Anomalous Hall and Nernst effects in ferrimagnetic Mn4N films: Possible interpretations and prospects for enhancement

Abstract

Ferrimagnetic Mn4N is a promising material for heat flux sensors, based on the anomalous Nernst effect (ANE), because of its sizeable uniaxial magnetic anisotropy (Ku) and low saturation magnetization (Ms). We experimentally and theoretically investigated the ANE and anomalous Hall effect in sputter-deposited Mn4N films.

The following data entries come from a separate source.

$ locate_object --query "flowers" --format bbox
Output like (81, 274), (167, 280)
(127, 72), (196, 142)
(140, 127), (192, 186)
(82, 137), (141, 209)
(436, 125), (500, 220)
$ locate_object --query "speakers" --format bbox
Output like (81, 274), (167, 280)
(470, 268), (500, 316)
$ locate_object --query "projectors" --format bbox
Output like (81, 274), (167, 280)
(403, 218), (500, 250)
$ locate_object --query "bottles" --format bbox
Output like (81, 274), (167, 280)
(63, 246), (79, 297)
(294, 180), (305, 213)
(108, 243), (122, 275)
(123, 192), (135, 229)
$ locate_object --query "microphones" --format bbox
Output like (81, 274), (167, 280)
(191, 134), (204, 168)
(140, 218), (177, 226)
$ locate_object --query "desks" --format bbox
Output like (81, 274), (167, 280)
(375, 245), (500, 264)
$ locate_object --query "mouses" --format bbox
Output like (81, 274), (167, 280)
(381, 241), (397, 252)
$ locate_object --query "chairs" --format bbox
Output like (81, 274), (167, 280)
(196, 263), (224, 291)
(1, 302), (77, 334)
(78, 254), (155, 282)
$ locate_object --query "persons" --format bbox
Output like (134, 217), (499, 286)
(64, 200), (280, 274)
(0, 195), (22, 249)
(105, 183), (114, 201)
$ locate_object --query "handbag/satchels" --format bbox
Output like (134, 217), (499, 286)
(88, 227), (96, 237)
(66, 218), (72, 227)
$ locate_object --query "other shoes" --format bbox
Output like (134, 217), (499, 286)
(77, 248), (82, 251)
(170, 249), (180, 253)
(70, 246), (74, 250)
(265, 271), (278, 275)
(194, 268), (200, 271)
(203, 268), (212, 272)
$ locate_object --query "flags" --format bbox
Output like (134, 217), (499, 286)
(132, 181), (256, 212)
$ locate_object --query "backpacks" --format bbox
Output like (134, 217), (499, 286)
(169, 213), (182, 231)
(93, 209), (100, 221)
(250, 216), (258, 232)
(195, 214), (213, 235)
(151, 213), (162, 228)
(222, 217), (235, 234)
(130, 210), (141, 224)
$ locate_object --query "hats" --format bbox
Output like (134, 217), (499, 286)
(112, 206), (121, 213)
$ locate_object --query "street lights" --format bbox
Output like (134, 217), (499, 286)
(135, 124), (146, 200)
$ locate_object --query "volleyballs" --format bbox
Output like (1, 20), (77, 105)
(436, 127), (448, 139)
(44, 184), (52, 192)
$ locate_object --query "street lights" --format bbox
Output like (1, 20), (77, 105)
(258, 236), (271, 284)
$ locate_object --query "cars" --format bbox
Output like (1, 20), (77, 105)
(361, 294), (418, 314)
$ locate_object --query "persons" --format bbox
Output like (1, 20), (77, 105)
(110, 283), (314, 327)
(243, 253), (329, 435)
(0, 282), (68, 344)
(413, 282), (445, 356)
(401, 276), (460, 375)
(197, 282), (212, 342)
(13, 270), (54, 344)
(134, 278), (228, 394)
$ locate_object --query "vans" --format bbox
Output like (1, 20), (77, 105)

It was revealed that the observed negative anomalous Hall conductivity (σxy) could be explained by two different coexisting magnetic structures, that is, a dominant magnetic structure with high Ku, contaminated by another structure with negligible Ku, owing to an imperfect degree of order of N. The observed transverse thermoelectric power (SANE) of +0.5 μV/K at 300 K yielded a transverse thermoelectric coefficient (αxy) of +0.34 A/(m · K), which was smaller than the value predicted from the first-principles calculation. The interpretation for αxy based on the first-principles calculations led us to conclude that the realization of single magnetic structure with high Ku and optimal adjustment of the Fermi level are promising approaches to enhance SANE in Mn4N through the sign reversal of σxy and the enlargement of αxy up to a theoretical value of 1.77 A/(m · K).